The optimism from the signing of the US and North Korea joint declaration which was aimed at the complete denuclearisation of the Korean peninsula faded, as no major surprises were delivered.
The market’s focus turned instead to a potential interest rate increase by the US Federal Reserve on Thursday, and the accompanying policy language, for clues to how much growth can be expected from the economic tightening.
Data earlier this week showed that in the 12 months through to May, the US’s consumer price index accelerated 2.8 per cent, marking the biggest forward move since February 2012, after rising 2.5 per cent in April.
The People’s Bank of China is expected to follow the US by raising the interest rate it charges commercial lenders on the reverse repurchase agreements (repos) in its open-market operations, while the Hong Kong Monetary Authority will also follow suit with a rise in its base lending rate, as a result of the Hong Kong dollar’s peg to the US dollar.
“The market is getting nervous again and stocks are under pressure to correct from their recent rally,” said Ben Kwong Man-bun, director, KGI Asia.
The Hang Seng Index lost 1.22 per cent or 377.91 points to end at 30,725.15 and the Hang Seng China Enterprises Index also fell 1.40 per cent or 170.94 points to 12,035.63.
ZTE shares tumbled 41.6 per cent to HK$14.96 in Hong Kong after resuming trade from a suspension of nearly two months. Its Shenzhen-traded stock slumped by the 10 per cent daily cap to 28.18 yuan.
Smartphone suppliers and telecom operators dropped in tandem. AAC Technologies fell 4.1 per cent to HK$121.60, the worse performing blue chip. Sunny Optical Technology (Group) dropped 2.5 per cent to HK$168.60.
China Mobile lost 1.3 per cent to HK$70.85 and China Unicom (Hong Kong) was lower by 1.2 per cent to HK$10.18.
Pharmaceuticals and Chinese financials were big losers too.

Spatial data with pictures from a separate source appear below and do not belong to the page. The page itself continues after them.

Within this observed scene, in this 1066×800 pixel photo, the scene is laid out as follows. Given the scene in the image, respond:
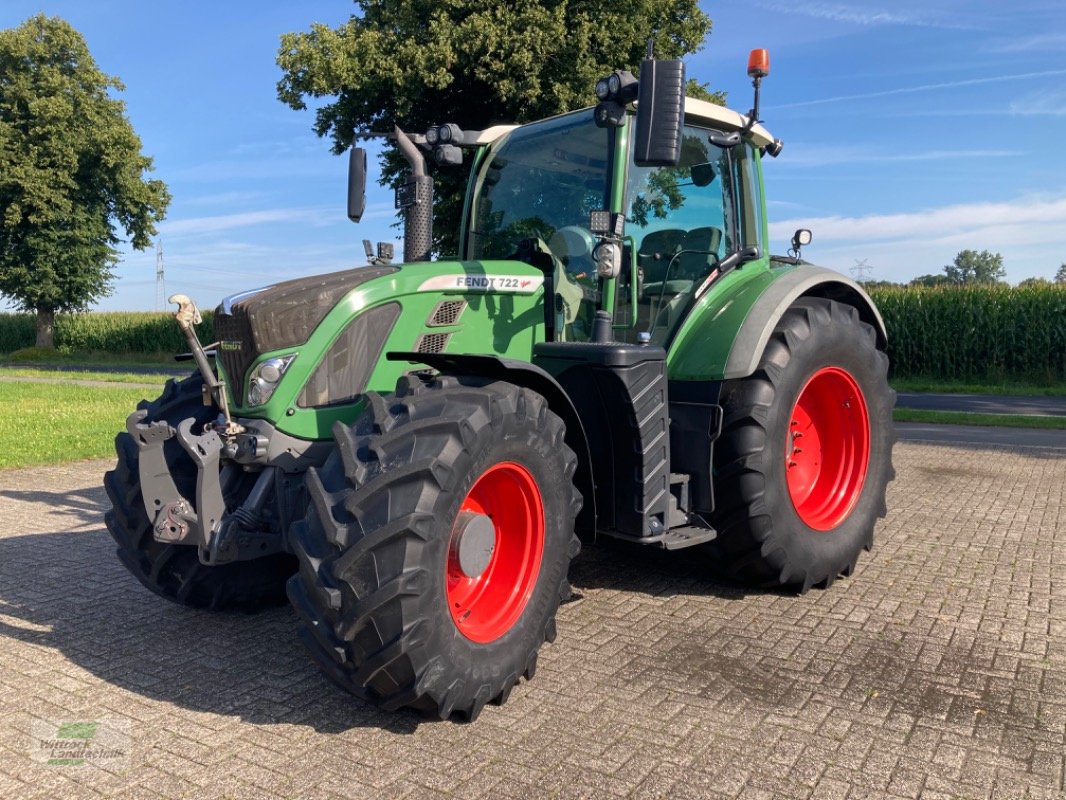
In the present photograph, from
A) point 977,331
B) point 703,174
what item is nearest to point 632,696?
point 703,174

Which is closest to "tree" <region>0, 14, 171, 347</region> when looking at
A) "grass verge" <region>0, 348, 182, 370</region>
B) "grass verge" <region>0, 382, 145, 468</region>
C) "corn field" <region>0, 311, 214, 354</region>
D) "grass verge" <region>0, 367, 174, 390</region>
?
"grass verge" <region>0, 348, 182, 370</region>

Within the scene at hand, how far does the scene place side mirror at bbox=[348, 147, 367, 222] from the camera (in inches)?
191

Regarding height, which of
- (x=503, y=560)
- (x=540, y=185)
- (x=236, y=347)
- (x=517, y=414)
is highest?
(x=540, y=185)

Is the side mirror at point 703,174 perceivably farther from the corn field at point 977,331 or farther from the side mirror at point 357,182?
the corn field at point 977,331

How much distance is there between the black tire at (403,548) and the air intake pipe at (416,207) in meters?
→ 1.57

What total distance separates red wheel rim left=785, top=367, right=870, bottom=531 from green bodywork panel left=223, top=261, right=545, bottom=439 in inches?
71.9

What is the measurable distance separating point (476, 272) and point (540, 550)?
132 cm

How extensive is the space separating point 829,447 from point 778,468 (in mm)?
967

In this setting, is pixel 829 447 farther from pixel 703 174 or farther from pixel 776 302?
pixel 703 174

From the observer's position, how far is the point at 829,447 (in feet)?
17.1

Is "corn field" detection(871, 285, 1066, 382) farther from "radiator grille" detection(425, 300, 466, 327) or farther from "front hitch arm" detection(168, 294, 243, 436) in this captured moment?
"front hitch arm" detection(168, 294, 243, 436)

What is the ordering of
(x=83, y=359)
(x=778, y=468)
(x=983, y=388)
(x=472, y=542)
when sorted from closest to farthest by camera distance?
(x=472, y=542), (x=778, y=468), (x=983, y=388), (x=83, y=359)

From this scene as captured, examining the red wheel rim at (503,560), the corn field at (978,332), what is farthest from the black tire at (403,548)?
the corn field at (978,332)

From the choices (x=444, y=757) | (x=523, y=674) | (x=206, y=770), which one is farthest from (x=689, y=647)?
(x=206, y=770)
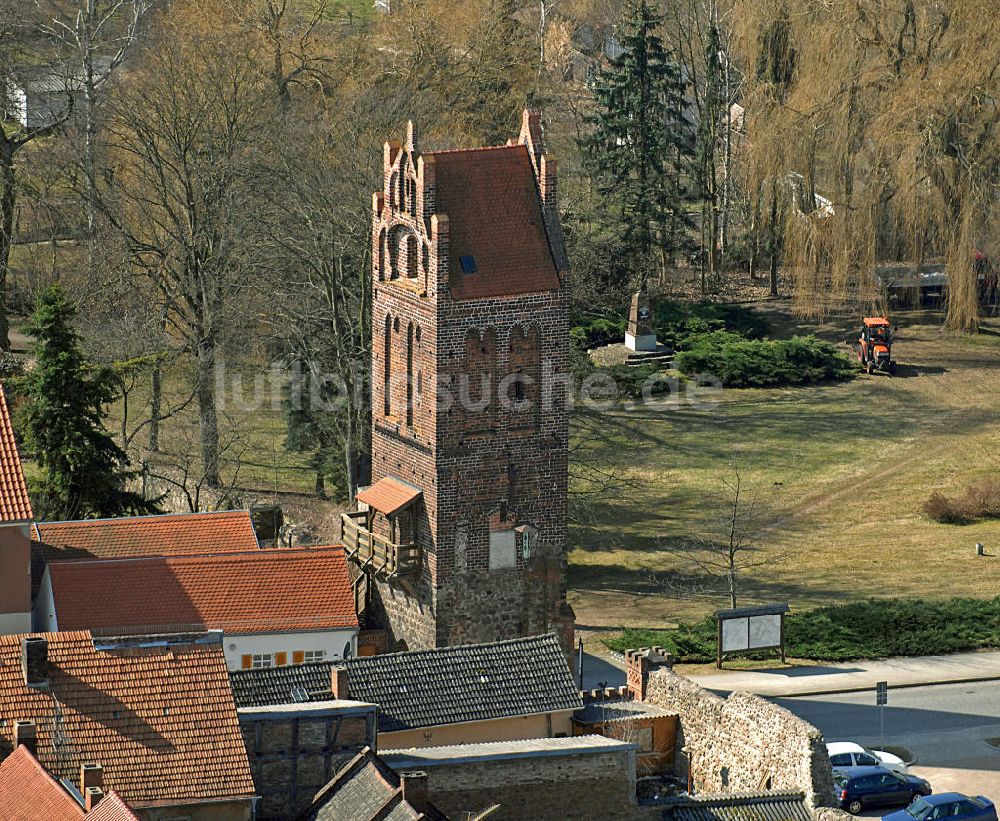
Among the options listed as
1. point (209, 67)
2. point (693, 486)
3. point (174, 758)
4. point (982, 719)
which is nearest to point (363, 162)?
point (209, 67)

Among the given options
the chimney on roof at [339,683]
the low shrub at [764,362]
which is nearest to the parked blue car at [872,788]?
the chimney on roof at [339,683]

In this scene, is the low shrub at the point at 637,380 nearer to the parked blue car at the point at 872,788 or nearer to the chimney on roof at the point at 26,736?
the parked blue car at the point at 872,788

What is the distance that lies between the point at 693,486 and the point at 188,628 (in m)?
25.4

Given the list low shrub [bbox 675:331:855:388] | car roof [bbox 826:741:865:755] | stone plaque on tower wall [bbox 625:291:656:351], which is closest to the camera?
car roof [bbox 826:741:865:755]

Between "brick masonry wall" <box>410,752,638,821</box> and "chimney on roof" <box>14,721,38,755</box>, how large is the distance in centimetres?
663

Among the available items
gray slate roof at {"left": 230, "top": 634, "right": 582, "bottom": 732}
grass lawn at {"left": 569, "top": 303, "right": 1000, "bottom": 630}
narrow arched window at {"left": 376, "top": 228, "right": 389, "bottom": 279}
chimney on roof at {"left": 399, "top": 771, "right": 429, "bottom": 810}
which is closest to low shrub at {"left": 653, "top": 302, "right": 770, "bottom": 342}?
grass lawn at {"left": 569, "top": 303, "right": 1000, "bottom": 630}

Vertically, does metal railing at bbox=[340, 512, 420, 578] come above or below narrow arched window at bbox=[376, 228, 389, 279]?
below

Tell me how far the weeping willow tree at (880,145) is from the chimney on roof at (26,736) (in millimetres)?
48562

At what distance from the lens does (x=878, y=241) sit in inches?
A: 3317

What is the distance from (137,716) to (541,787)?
720 centimetres

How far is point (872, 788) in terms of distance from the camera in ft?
158

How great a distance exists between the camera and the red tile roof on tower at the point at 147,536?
5488cm

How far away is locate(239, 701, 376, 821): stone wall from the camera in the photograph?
1629 inches

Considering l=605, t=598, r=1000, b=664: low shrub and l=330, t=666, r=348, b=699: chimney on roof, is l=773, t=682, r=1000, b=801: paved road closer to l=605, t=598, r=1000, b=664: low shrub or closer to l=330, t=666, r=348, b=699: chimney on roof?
l=605, t=598, r=1000, b=664: low shrub
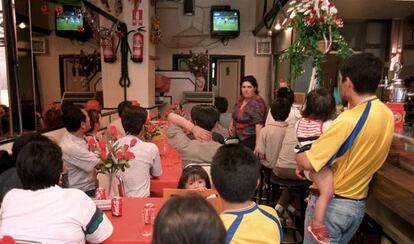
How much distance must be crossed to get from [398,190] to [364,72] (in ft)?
2.52

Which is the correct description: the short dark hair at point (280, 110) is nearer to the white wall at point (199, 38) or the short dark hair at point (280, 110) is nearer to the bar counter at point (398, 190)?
the bar counter at point (398, 190)

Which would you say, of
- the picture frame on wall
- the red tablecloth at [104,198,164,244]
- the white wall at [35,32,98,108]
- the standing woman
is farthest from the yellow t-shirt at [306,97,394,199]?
the picture frame on wall

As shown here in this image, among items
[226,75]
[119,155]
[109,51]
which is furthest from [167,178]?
[226,75]

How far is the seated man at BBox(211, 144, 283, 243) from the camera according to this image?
129 cm

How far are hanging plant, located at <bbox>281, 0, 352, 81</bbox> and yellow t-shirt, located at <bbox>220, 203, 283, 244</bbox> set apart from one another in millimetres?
1831

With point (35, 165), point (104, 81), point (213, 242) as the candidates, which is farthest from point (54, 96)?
point (213, 242)

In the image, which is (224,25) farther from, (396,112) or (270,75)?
(396,112)

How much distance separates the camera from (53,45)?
4617 mm

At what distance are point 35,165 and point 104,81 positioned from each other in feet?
14.7

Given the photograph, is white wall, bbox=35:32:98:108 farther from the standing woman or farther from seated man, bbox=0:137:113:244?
seated man, bbox=0:137:113:244

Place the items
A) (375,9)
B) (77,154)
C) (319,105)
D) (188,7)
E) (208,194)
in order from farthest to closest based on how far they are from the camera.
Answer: (188,7), (375,9), (77,154), (319,105), (208,194)

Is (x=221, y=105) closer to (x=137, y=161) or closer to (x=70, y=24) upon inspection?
(x=70, y=24)

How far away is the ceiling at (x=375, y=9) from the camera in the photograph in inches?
161

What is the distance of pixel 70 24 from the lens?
5.12m
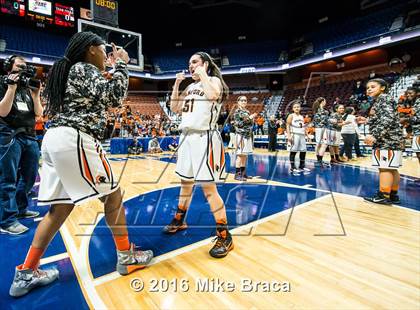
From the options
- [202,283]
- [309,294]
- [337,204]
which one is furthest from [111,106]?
[337,204]

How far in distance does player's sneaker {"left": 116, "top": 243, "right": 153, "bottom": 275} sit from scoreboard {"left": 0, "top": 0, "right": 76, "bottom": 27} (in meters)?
21.7

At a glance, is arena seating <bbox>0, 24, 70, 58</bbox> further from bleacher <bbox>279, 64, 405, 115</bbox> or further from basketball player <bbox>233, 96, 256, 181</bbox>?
basketball player <bbox>233, 96, 256, 181</bbox>

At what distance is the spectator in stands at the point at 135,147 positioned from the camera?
11028 millimetres

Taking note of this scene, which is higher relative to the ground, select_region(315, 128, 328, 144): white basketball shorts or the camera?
the camera

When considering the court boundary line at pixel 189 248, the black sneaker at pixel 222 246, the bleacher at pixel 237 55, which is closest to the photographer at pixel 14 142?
the court boundary line at pixel 189 248

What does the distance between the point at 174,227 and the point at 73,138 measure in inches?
58.2

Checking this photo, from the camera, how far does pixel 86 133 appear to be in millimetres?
1600

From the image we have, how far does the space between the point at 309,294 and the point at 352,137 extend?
7.71 metres

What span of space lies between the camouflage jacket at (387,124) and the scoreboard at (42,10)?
2172 cm

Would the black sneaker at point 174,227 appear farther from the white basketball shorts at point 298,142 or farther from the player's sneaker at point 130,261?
the white basketball shorts at point 298,142

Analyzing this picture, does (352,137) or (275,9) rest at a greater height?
(275,9)

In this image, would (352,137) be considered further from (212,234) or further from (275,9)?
(275,9)

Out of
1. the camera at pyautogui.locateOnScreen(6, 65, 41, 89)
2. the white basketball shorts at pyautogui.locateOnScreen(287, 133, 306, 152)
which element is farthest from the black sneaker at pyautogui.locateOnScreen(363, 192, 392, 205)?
the camera at pyautogui.locateOnScreen(6, 65, 41, 89)

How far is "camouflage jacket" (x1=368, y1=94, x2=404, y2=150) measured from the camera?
3.49 metres
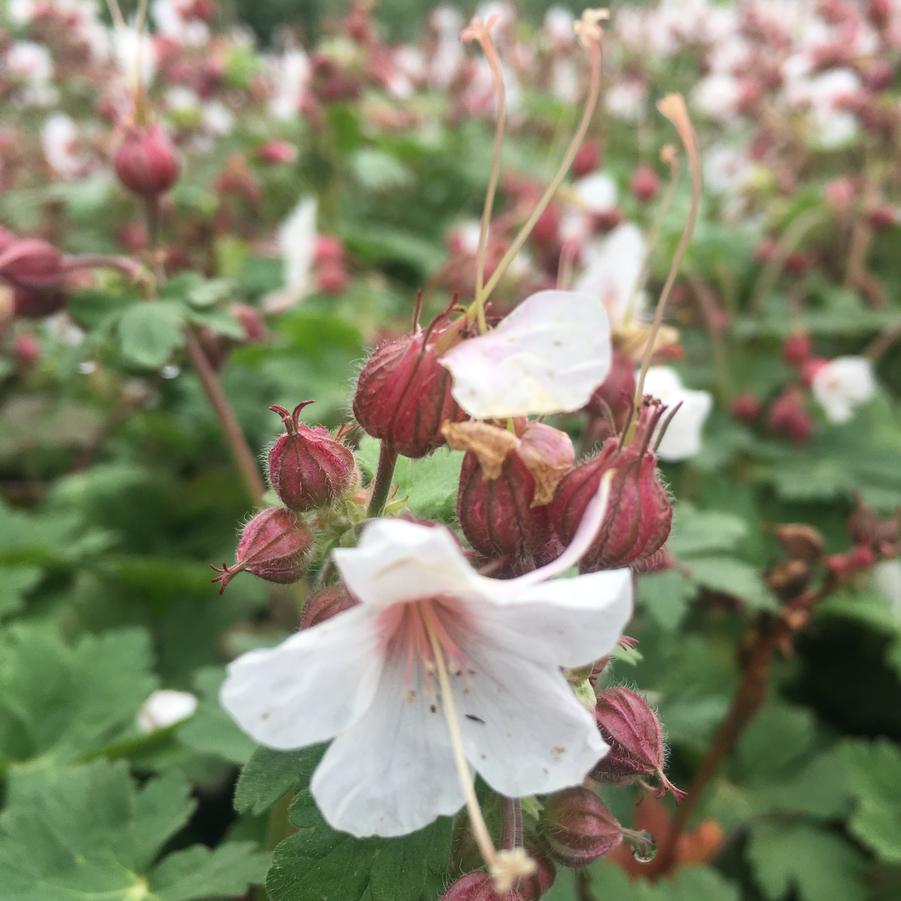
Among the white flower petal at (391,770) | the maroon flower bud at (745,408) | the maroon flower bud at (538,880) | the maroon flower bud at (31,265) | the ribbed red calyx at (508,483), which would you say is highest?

CSPC Pharmaceutical Group dropped 2.7 per cent to HK$24.95, Genscript Biotech slumped 7.1 per cent to HK$23.50 and 3SBio sank 4.7 per cent to HK$19.26.
Mainland stocks also fell after China credit data for May slowed more than expected, with the continued crackdown on the shadow banking sector triggering expectations of further defaults in the bond market and spreading worries into the stock market.
Chinese banks extended 1.15 trillion yuan (US$179.6 billion) in net new yuan loans in May, below analyst expectations, the official data showed on Tuesday.
Broad M2 money supply grew 8.3 per cent in May from a year earlier, missing forecasts of an expansion of 8.5 per cent in a Thomson Reuters poll of economists and compared with 8.3 per cent in April.
Outstanding yuan loans grew 12.6 per cent from a year earlier, slower than an expected 12.7 per cent rise and compared with a rise of 12.7 per cent in April.
The Shanghai Composite Index slid 1 per cent or 30 points to 3,049.80 while the CSI 300 – which tracks the large caps listed in Shanghai and Shenzhen – dropped 1 per cent or 37.61 points to 3,788.34.
The Shenzhen Composite Index slid 1.6 per cent or 27.73 points to 1,731.43 and the Nasdaq-style ChiNext shed 1.6 per cent or 26.88 points to 1,685.89.
“Money market rates remain low because liquidity is being diverted into the interbank market for repos and government bonds,” said Larry Hu, economist at Macquarie Capital.
“But in actual fact, credit is tight and deteriorating fast as corporates cannot obtain bank lending.”